Scene-based spatial questions

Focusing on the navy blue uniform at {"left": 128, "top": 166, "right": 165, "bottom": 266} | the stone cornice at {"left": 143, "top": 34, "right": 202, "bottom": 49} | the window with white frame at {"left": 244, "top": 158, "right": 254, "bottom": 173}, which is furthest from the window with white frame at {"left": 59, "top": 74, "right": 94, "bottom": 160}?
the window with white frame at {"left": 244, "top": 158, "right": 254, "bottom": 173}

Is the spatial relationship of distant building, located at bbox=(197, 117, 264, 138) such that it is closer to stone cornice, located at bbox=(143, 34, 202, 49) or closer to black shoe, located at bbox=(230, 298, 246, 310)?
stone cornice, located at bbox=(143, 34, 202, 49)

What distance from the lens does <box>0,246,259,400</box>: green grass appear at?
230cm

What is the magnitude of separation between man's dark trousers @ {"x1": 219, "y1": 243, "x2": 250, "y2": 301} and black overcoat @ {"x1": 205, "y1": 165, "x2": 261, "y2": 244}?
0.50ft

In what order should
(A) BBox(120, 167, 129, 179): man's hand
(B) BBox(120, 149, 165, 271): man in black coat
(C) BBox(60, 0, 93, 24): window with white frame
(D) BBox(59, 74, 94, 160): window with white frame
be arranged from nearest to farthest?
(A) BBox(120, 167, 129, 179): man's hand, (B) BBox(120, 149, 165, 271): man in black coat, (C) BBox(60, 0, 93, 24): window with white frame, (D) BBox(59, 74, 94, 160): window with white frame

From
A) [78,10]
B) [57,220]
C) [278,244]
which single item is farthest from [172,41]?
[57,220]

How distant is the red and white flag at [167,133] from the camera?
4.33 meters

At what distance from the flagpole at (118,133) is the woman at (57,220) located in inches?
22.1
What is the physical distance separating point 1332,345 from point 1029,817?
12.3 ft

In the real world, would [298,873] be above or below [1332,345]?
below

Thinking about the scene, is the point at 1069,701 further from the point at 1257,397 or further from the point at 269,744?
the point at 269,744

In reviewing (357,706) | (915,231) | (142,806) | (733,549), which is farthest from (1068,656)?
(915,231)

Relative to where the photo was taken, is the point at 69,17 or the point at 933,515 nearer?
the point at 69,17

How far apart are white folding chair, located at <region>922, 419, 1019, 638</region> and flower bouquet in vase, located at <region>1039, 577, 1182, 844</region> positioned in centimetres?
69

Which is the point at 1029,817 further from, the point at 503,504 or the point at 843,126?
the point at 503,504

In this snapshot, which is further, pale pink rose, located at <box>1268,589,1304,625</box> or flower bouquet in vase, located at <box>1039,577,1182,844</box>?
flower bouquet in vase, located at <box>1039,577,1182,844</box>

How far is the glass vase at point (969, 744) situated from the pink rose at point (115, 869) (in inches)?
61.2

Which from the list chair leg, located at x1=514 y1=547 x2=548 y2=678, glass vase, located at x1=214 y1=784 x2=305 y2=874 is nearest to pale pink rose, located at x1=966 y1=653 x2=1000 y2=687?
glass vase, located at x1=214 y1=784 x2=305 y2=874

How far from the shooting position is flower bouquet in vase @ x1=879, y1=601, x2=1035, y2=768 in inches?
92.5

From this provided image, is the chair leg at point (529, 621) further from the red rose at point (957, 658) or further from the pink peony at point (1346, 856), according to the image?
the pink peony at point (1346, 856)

- _Task to complete_: Can you copy all of the rows above word for word, without changing anything?

- _Solution for this problem_:
Focusing on the navy blue uniform at {"left": 128, "top": 166, "right": 165, "bottom": 266} | the stone cornice at {"left": 143, "top": 34, "right": 202, "bottom": 49} | the window with white frame at {"left": 244, "top": 158, "right": 254, "bottom": 173}, which is furthest from the window with white frame at {"left": 59, "top": 74, "right": 94, "bottom": 160}?
the window with white frame at {"left": 244, "top": 158, "right": 254, "bottom": 173}

Is the spatial relationship of distant building, located at bbox=(197, 117, 264, 138) such that it is closer to stone cornice, located at bbox=(143, 34, 202, 49) or closer to black shoe, located at bbox=(230, 298, 246, 310)?
stone cornice, located at bbox=(143, 34, 202, 49)

What distance from the lens does <box>0,246,259,400</box>: green grass appear at?
230cm

What is the magnitude of separation between man's dark trousers @ {"x1": 219, "y1": 243, "x2": 250, "y2": 301} and black overcoat @ {"x1": 205, "y1": 165, "x2": 261, "y2": 244}?
0.50ft

In what order should
(A) BBox(120, 167, 129, 179): man's hand
(B) BBox(120, 149, 165, 271): man in black coat
(C) BBox(60, 0, 93, 24): window with white frame
(D) BBox(59, 74, 94, 160): window with white frame
be arranged from nearest to farthest?
(A) BBox(120, 167, 129, 179): man's hand, (B) BBox(120, 149, 165, 271): man in black coat, (C) BBox(60, 0, 93, 24): window with white frame, (D) BBox(59, 74, 94, 160): window with white frame

From
A) [78,10]
B) [57,220]
C) [278,244]
which single item is farthest from [172,41]?
[57,220]

How distant is the red and white flag at [167,133] from the camera?
4.33 meters

At what distance from the flagpole at (118,133) is the woman at (57,220) located in inches?
22.1
What is the physical distance separating point 1332,345 from point 1029,817?
12.3 ft

In the real world, would [298,873] be above or below [1332,345]?
below

Thinking about the scene, is the point at 1069,701 further from the point at 1257,397 or further from the point at 269,744?
the point at 269,744

In reviewing (357,706) | (915,231) | (142,806) | (733,549), which is farthest from (1068,656)?
(915,231)

Relative to where the photo was taken, is the point at 69,17 or the point at 933,515 nearer?
the point at 69,17

How far apart are white folding chair, located at <region>922, 419, 1019, 638</region> and flower bouquet in vase, located at <region>1039, 577, 1182, 844</region> positioned in centimetres?
69

Which is the point at 1029,817 further from, the point at 503,504 or the point at 843,126?
the point at 503,504

In this snapshot, which is further, pale pink rose, located at <box>1268,589,1304,625</box> or flower bouquet in vase, located at <box>1039,577,1182,844</box>?
flower bouquet in vase, located at <box>1039,577,1182,844</box>

How far is the glass vase at point (969, 744) situated from the pink rose at point (115, 869) (in inches)?
61.2

Which from the list chair leg, located at x1=514 y1=547 x2=548 y2=678, glass vase, located at x1=214 y1=784 x2=305 y2=874 is nearest to pale pink rose, located at x1=966 y1=653 x2=1000 y2=687?
glass vase, located at x1=214 y1=784 x2=305 y2=874

How far from the shooting position is flower bouquet in vase @ x1=879, y1=601, x2=1035, y2=768 in inches?
92.5

From this provided image, is the chair leg at point (529, 621) further from the red rose at point (957, 658) or further from the pink peony at point (1346, 856), according to the image?
the pink peony at point (1346, 856)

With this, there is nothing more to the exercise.